当然、電気も水道も通っていない。夜は各自ヘッドライトをつけて動く。
シュラフ(寝袋)やマット、食料は全て自分で持って入る。
水場だけは豊富にあるので大量の水を背負わないですむのは助かった。

それでも7時間以上歩いた脚より、
初めて45Lのザックを背負った肩と腰のほうが疲れていた。

そしてカメラ濡らしたい放題、ぶつけたい放題だったおかげで、バッテリーまでしっかり浸水。壊れなくてよかった・・・。

雨に濡れた服を干し、水場で水を補充。

ガイドさんが夜ご飯に鍋を作ってくれた。
島焼酎、三岳のお湯割りも少しだけいただきながら、いろんな話をする。
ガイドさんは屋久島出身ではなく、大分出身で「就職」で屋久島に来たというパターンだそう。
島で育った奥様と、もうすぐ6ヶ月になる息子さんがいるそう。
ちなみに私の3つ年下でした、しっかりしてるなぁ。

夕食後、雨が上がってあたりが霧に包まれたようになる。
日も暮れかけていたので急いでトイレに行き(小屋から離れてるので。ヘッドライトだけで行くトイレってちょっとコワイ)歯磨きを済ませる。

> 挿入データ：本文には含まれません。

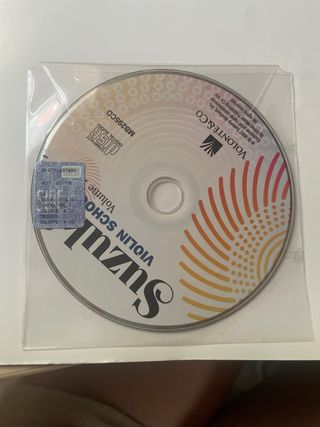 SUZUKI Escuela 1º para Violin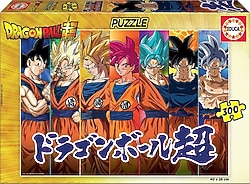 Educa Dragon Ball 300 Parça Çocuk Puzzle 19188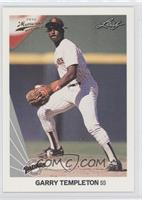 1984 San Diego Padres Mother's Cookies Baseball Card #08-Garry Templeton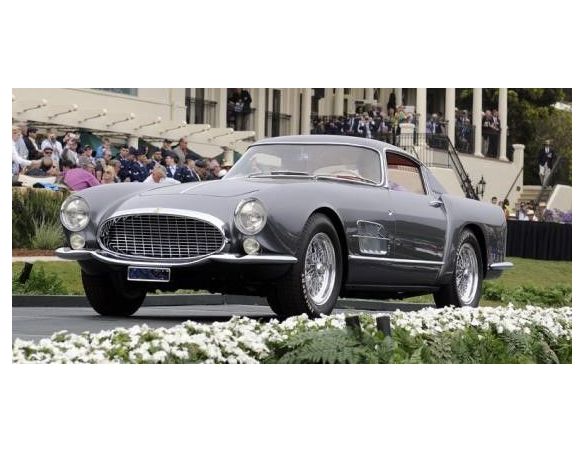 MATRIX SCALE MODELS MX50604-071 FERRARI 250 GT BERLINETTA SPECIALE 1956 GREY 1:43 Modellino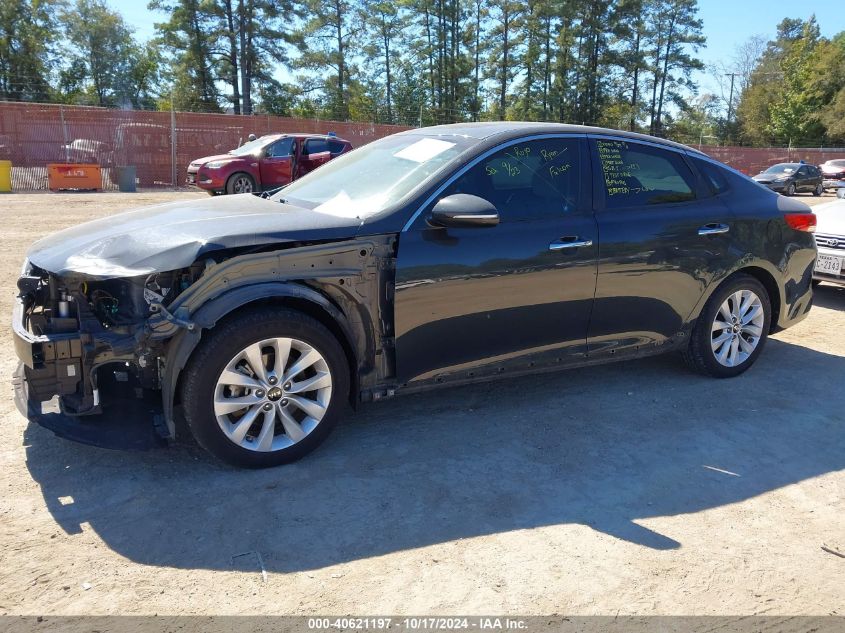 2016 KIA OPTIMA LX - 5XXGT4L39GG066316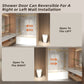 Frameless Sliding Bathtub Door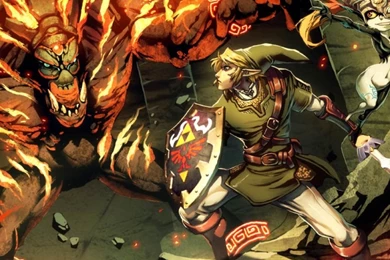 Link   The Legend Of Zelda iPad 1 & 2 Wallpapers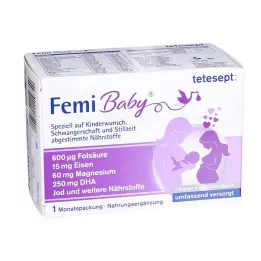 TETESEPT Femi Baby tabletki powlekane+miękkie kapsułki, 2X30 szt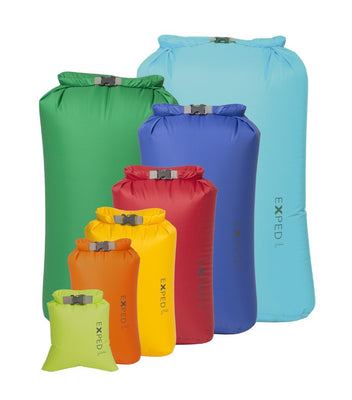 Fold Drybag Bright Sight - Multiple Sizes - Dry Bags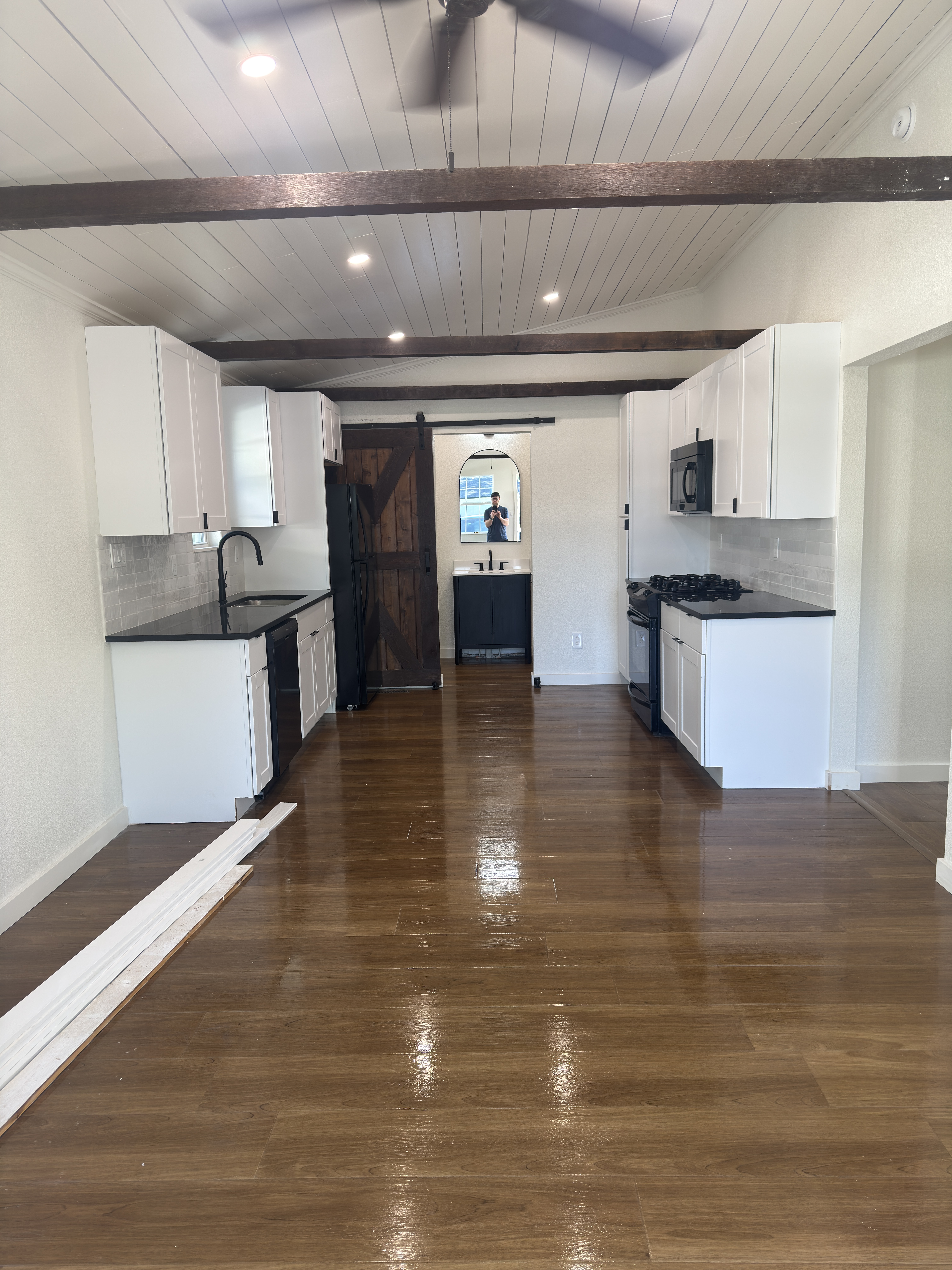 Living room renovation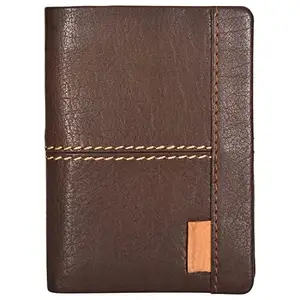 Leatherman Fashion LMN Genuine Leather Men Brown Wallet 560_52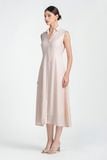  Đầm Sơ Mi Không Tay FWDR25SS33C 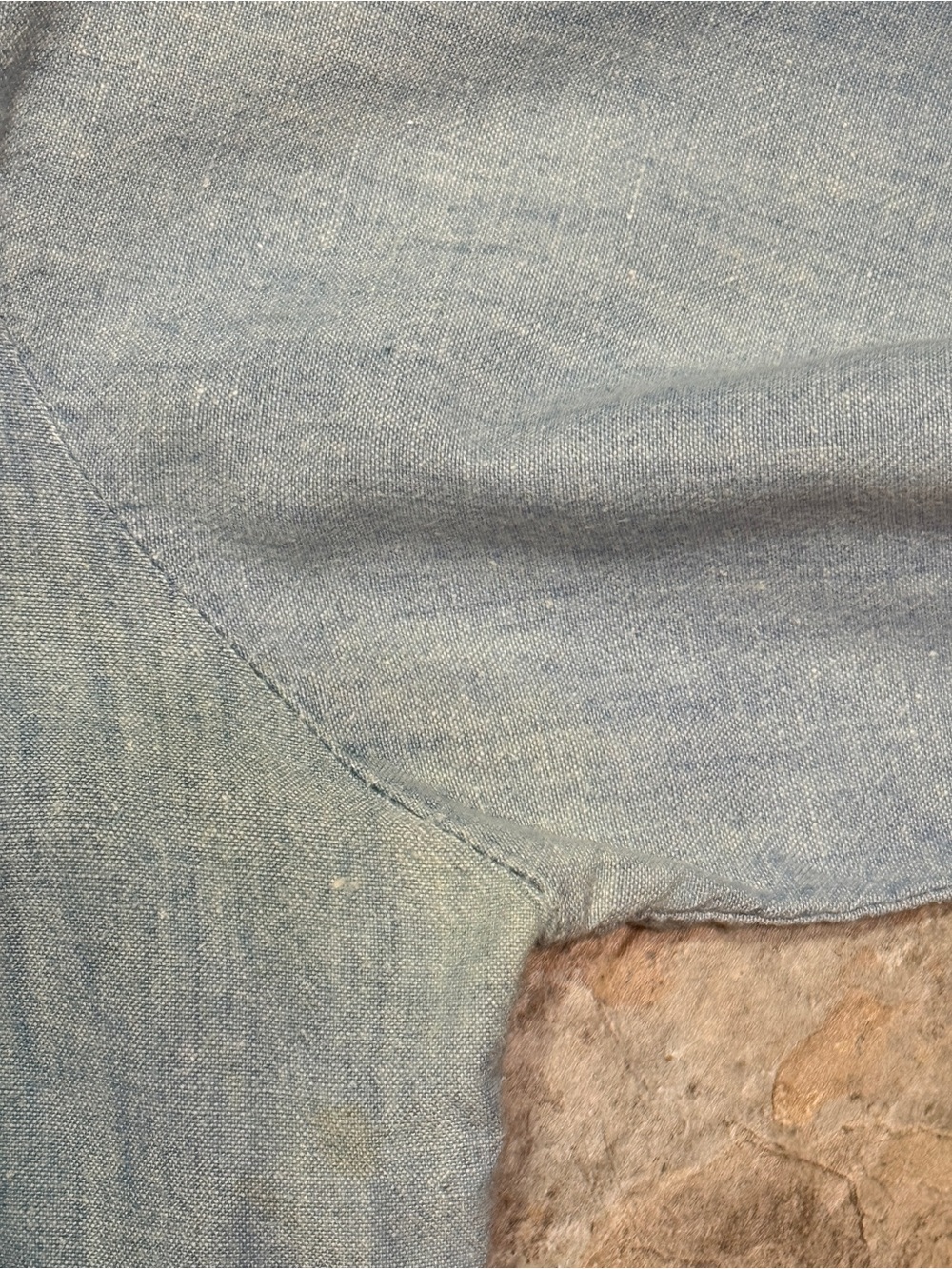 Vintage BodyGear denim embroidered snap front western style shirt - Picture 11 of 15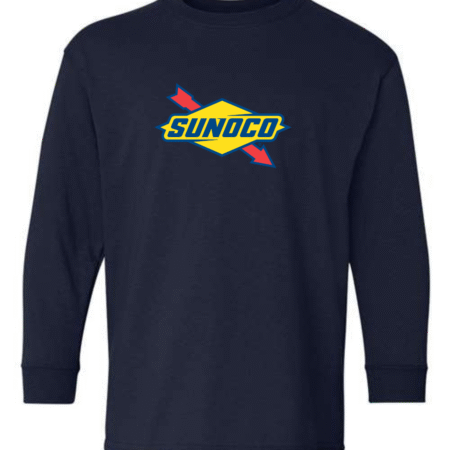 Sunoco Gas Station Logo Youth Long Sleeve T-Shirt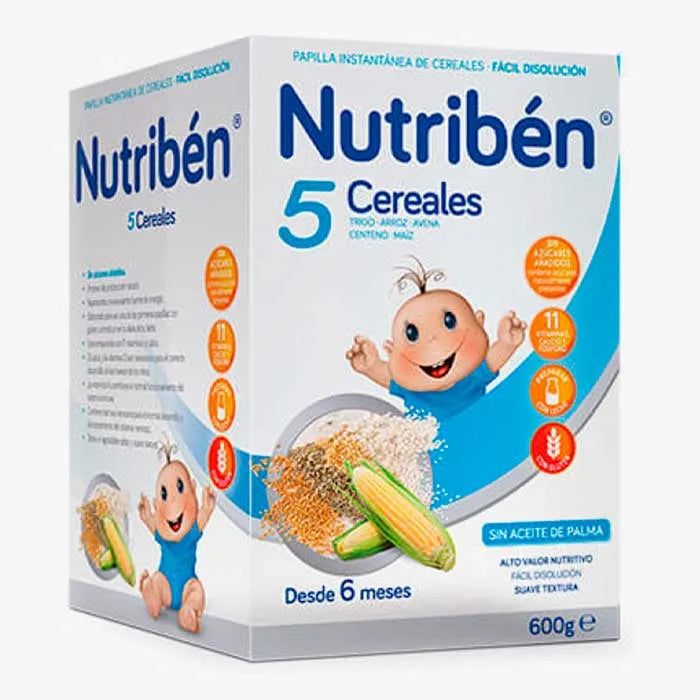 Nutribén 5 Müesli 600g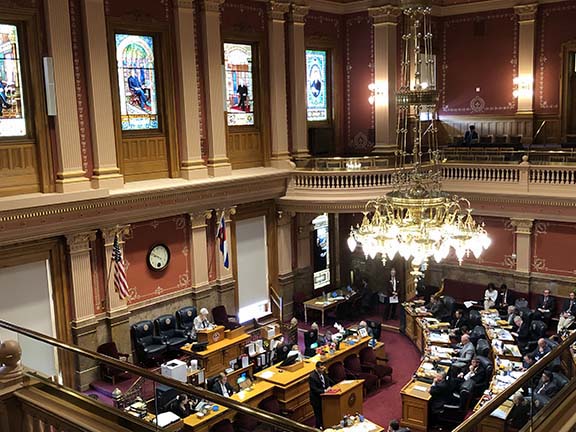 Colorado Senate Recognizes Artsakh, Commemorates Armenian Genocide
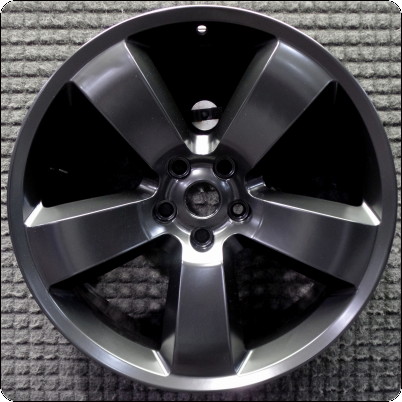 2008-2014 Dodge Challenger 20″ OEM Wheel Rim Matte Black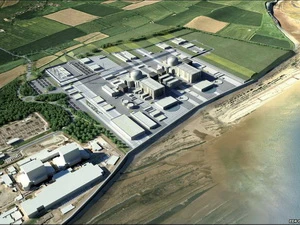 Dự án nhà máy điện hạt nhân Hinkley Point C. (Nguồn: BBC)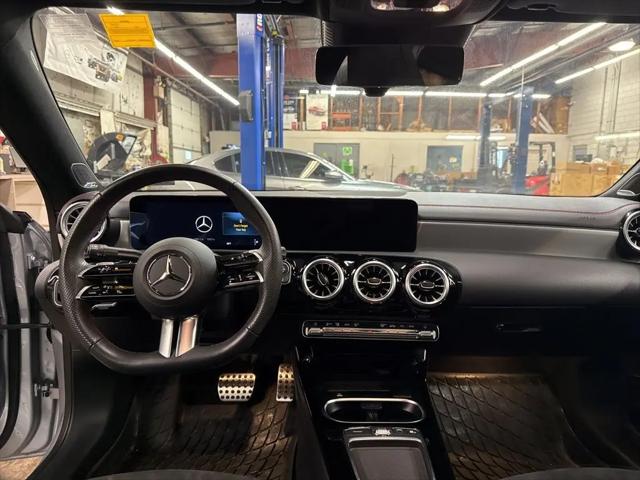 2025 Mercedes-Benz CLA 250 4MATIC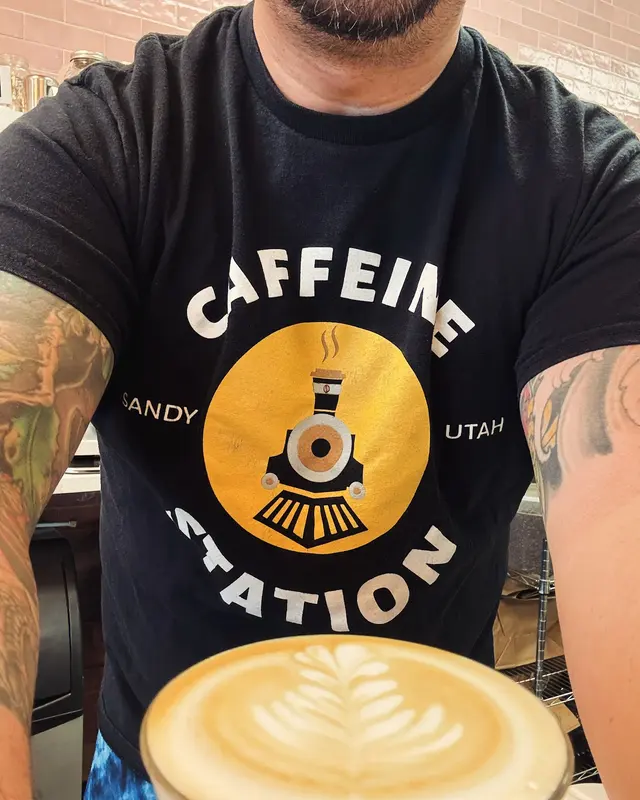 Caffeine Station — photo from the business 10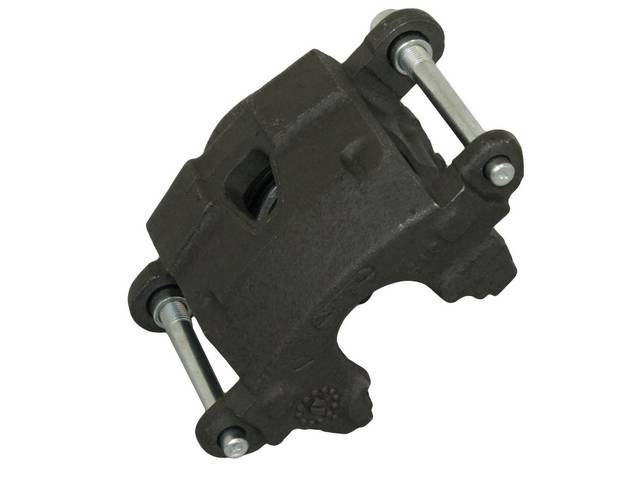 CALIPER ASSY, Wheel Brake, Front, LH, Rebuilt  ** See C-4665-132B for new calipers w/o core charge **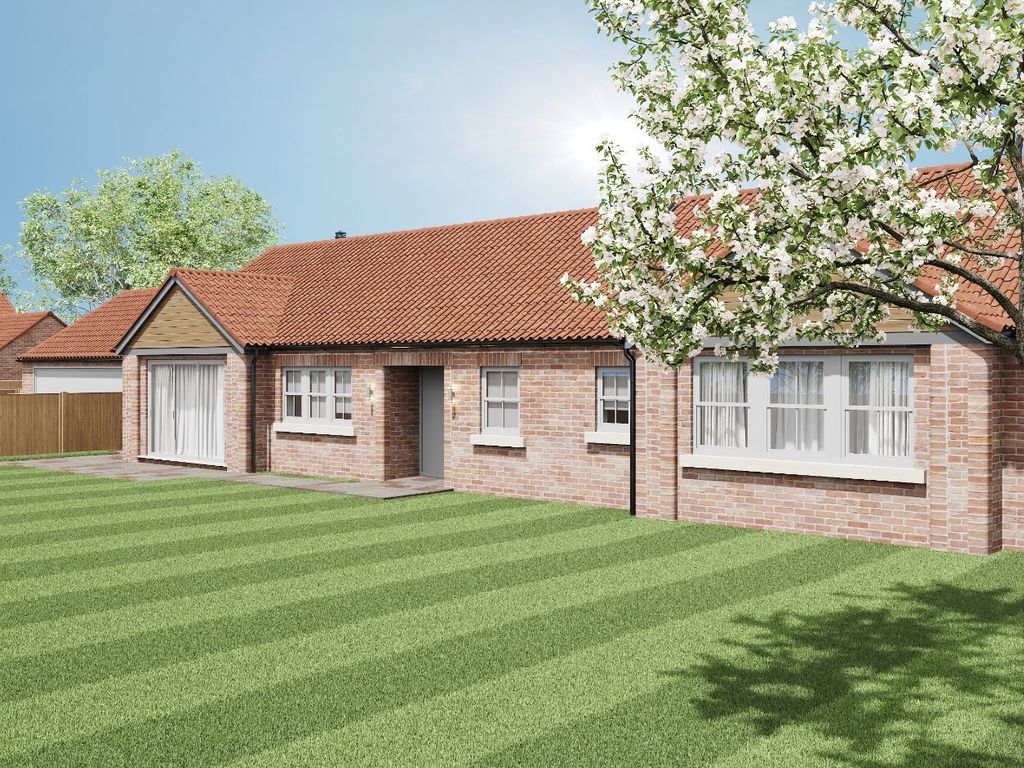 New home, 4 bed bungalow for sale in Plot 3 Grange Farm, Back Lane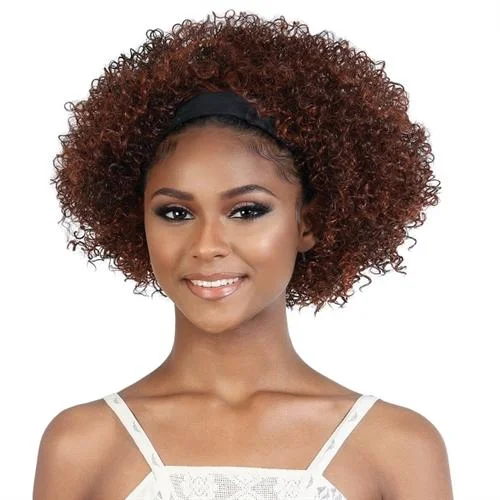 Motown Tress Synthetic Hair Wig  - Headband 11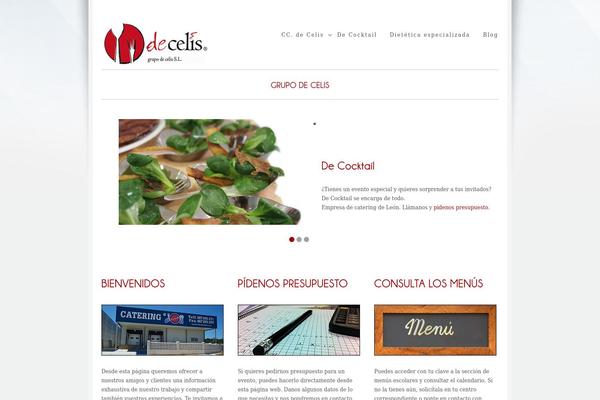Beauty theme site design template sample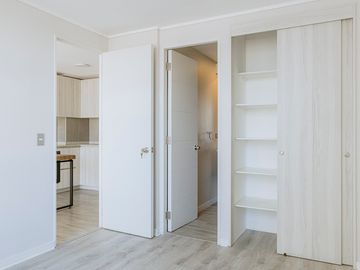 Pie en 60 cuotas. Venta Depto. 1 Dormitorio/1B - La Cisterna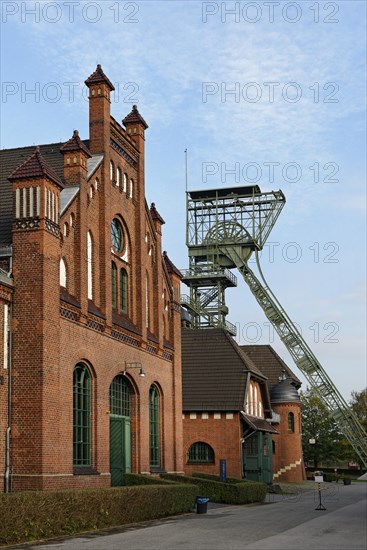 Disused coal mine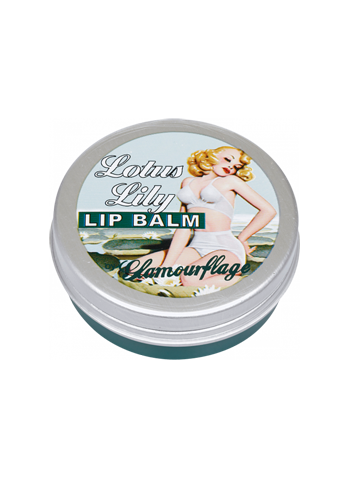 Glamourflage Lotus Lily Lip Balm (Tangerine)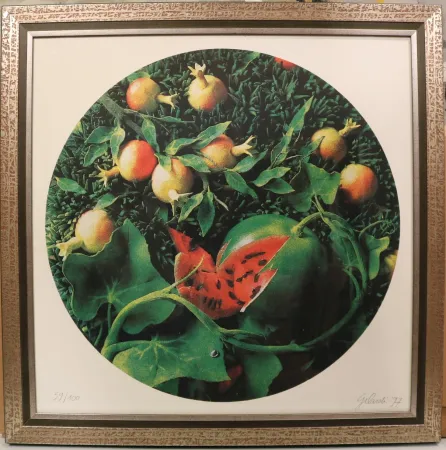 丝网印刷 Gilardi - Senza titolo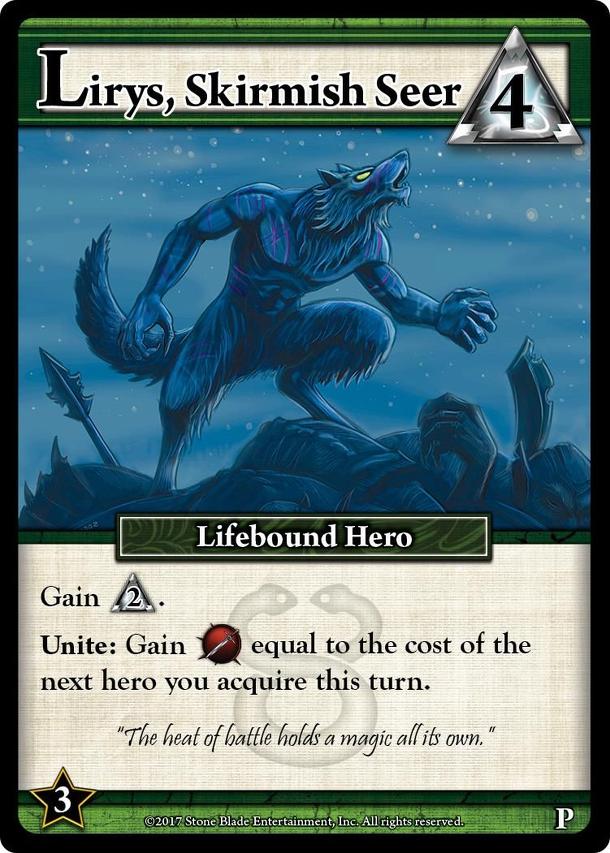 Ascension: Gift of the Elements – Lirys, Skirmish Seer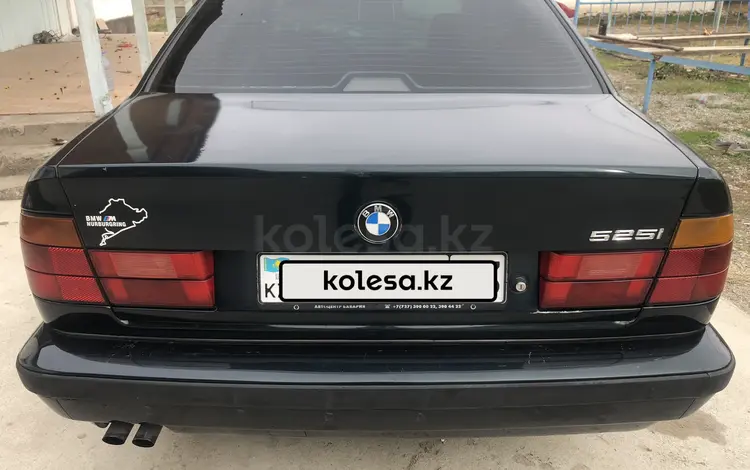 BMW 525 1995 годаүшін2 450 000 тг. в Туркестан
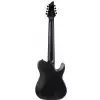 Schecter PT-8 Multiscale Black Ops  Satin Black Open Pore electric guitar Schecter PT-8 Multiscale Black Ops  Satin Black Open Pore electric guitar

小屋に戻ると、入り口の前に鹿がいてしばらく入れなかった。
複数人で近づいたらようやく逃げた。

ネズミ対策として、絶対に食べ物はジップロック等に入れておくようにと言われる。
小屋の中に一人でもだらしない人がいると、その日の宿泊者全員がネズミの被害に遭うそうだ。

夜8時、日が落ちたので寝る支度。
こんな早い時間に寝るのはいったいいつ以来だろう。

昼間歩いた道を思い返しながら、シュラフに入った屋久島2日目の夜。